Required action 1 |
For the blog post about The Case for Christmas, decide whether each statement agrees with it, answering yes or no and quoting the deciding words:
(a) The blogger already leans toward calling chapter two the weakest chapter.
(b) In the Babylon Rising quotation, Michael Murphy calls the claim impressive.
(c) The commenter first heard the "If one piece is true, it's all true!" line as an adult.
Required action 2 | Please continue the blog post about The Case for Christmas, starting right after its final sentence.

Quoted passage |
══════════════════════════════

We’re on chapter two our of four, but I’m inclined to already call this chapter the weakest of them all: you really, really have to want to believe something to consider that geographical details constitute complete accuracy of an entire group of books.

Oh, and check this out:

I decided to ask McRay a broader question: had he ever encountered any archaeological finding that blatantly contravened a New Testament reference?

He shook his head.  “Archaeology has not produced anything that is unequivocally a contradiction to the Bible,” he replied with confidence.

-The Case for Christmas, Chapter 2


“And yet, to date, not one piece of evidence has been unearthed that disputes the Bible’s authenticity.” [said Michael Murphy]

“Whoa!  That’s impressive!” someone called out from the back [of the lecture hall].

-Babylon Rising, Chapter 7

They really do all work out of the same playbook, don’t they?


Posted on November 30, 2012, in Christmas, The Case for Christmas. Bookmark the permalink. 17 Comments.

  1. Part of this issue is that Christians are raised with an idea that everything is a dichotomy – it’s the other side of “If one piece is false, it’s all false!” Well, when you flip that around, you get this – the calls of “If one piece is true, it’s all true!” I was given that line growing up. This sort of proves that Strobel was a Christian(or at least, had been raised by and thought like them) before he ever started writing.

══════════════════════════════

Supplied material |
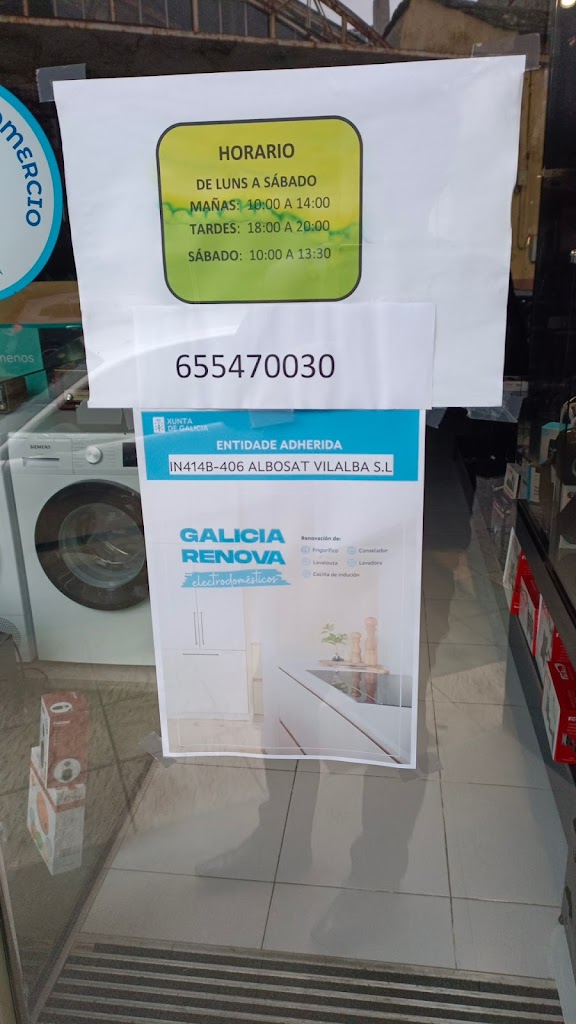 albosat en Vilalba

══════════════════════════════

Answer 1 |
(a) Yes: "I’m inclined to already call this chapter the weakest of them all"
(b) No: "someone called out from the back"
(c) No: "I was given that line growing up."

Answer 2 |
  2. He shook his head. “Archaeology has not produced anything that is unequivocally a contradiction to the Bible,” he replied with confidence.

    There’s that word again!

    Someone may want to tell these people that “speaking with confidence” does not automatically make the words coming out of your mouth true.

    • Someone may want to tell these people that “speaking with confidence” does not automatically make the words coming out of your mouth true.

      But he’s so passionately sincere! And sincerely passionate! And, as any good reader of fundagelical fiction knows, SINCERITY + PASSION = TRUTH. (Which is how we can tell those members of other religions are not really passionate or sincere, since we know a priori they’re wrong.)

  3. Can someone with more knowledge of the exact Bible texts think of any potential find that could prove beyond a doubt that the New Testament is false? The writers of the gospels presumably at least lived in the general area around Israel, so they wouldn’t get the city names wrong. And you can expect them to get the names of the rulers that lived slightly before their time right. So what does that leave us with that can be dug up that could possibly be said to undeniably contradict the scripture.

    I see that no mention has been made of several fairly prolific Biblical events that have no evidence found whatsoever. Such as slaughtering all the infants in Bethlehem. Which is explained away as not being important enough for any secular sources to bring them up. Yeah, that makes it real easy to claim no evidence you ever found contradicts the Bible.

    • Actually, he DOES mention the slaughter of the infants.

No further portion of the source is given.